++++ Provided material

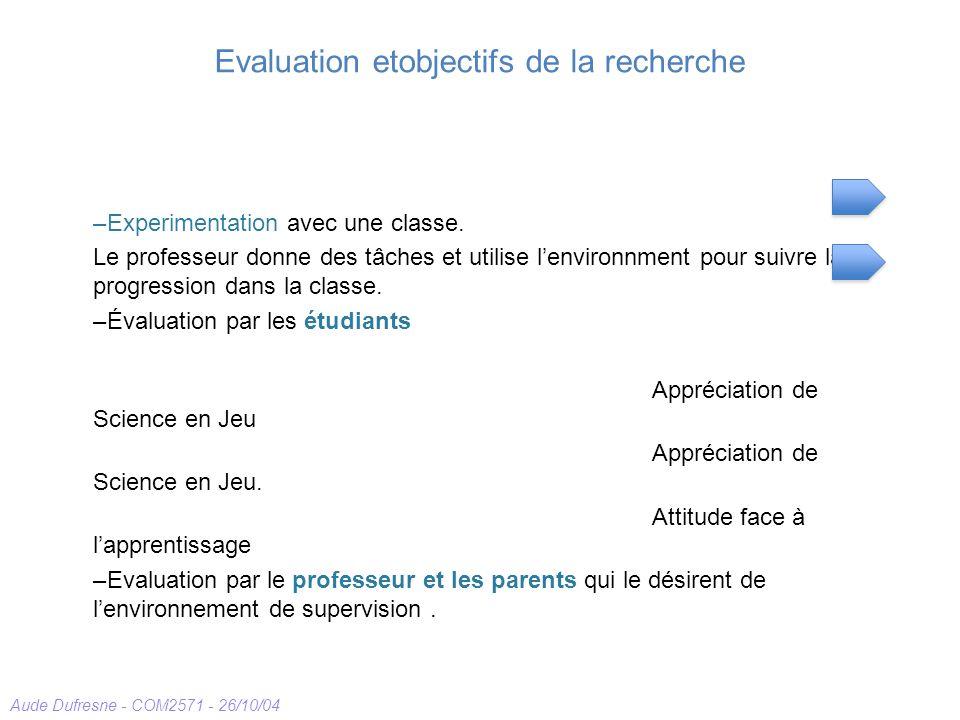 Aude Dufresne - COM2571 - 26/10/04 Evaluation etobjectifs de la recherche –Experimentation avec une classe. Le professeur donne des tâches et utilise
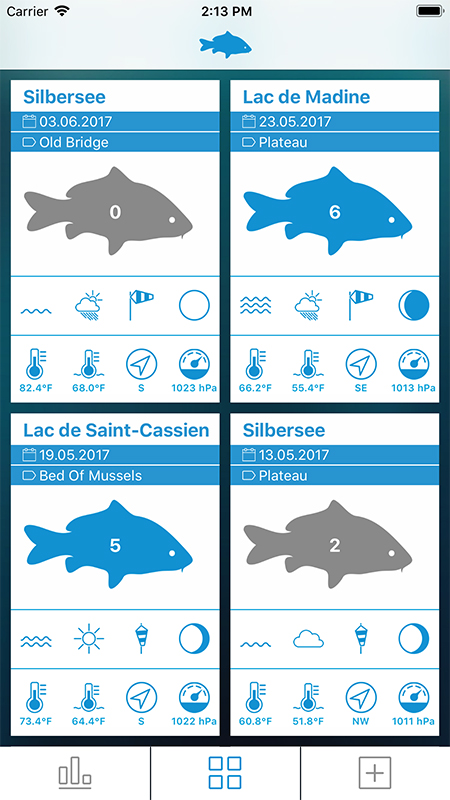 Catch log overview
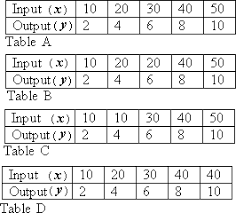 function worksheets problems u0026 solutions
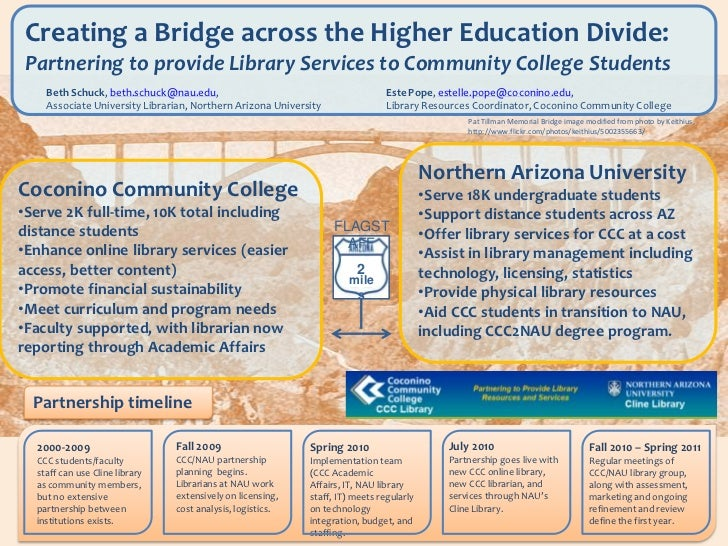Creating a Bridge across the Higher Education Divide: <br />Partnering to provide Library Services to Community College St...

++++++++

#### Work request
Please write out the entire listing above exactly, but leave the pictures out.

#### Response for this exercise
 Aude Dufresne - COM2571 - 26/10/04 Evaluation etobjectifs de la recherche –Experimentation avec une classe. Le professeur donne des tâches et utilise
 Catch log overview
 function worksheets problems u0026 solutions
Creating a Bridge across the Higher Education Divide: <br />Partnering to provide Library Services to Community College St...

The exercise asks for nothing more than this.